Reproduce the text of each entry below verbatim, omitting the pictures.

--- start Data for the task ---

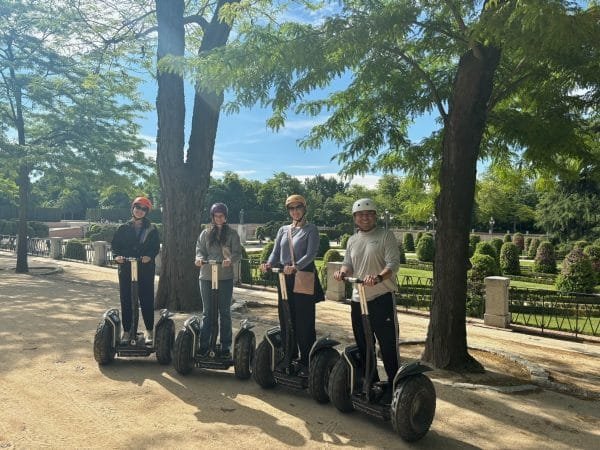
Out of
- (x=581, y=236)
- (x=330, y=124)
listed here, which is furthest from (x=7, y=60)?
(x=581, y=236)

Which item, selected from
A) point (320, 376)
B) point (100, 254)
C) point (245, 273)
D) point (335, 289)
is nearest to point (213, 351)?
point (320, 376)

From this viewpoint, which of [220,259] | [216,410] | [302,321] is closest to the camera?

--- end Data for the task ---

Completed task:
Out of
- (x=581, y=236)
- (x=330, y=124)
listed here, which is furthest from (x=7, y=60)?
(x=581, y=236)

Which item, selected from
A) point (320, 376)
B) point (100, 254)
C) point (245, 273)
D) point (335, 289)
is nearest to point (213, 351)?
point (320, 376)

From this viewpoint, which of [220,259] | [216,410] | [302,321] is closest to the camera?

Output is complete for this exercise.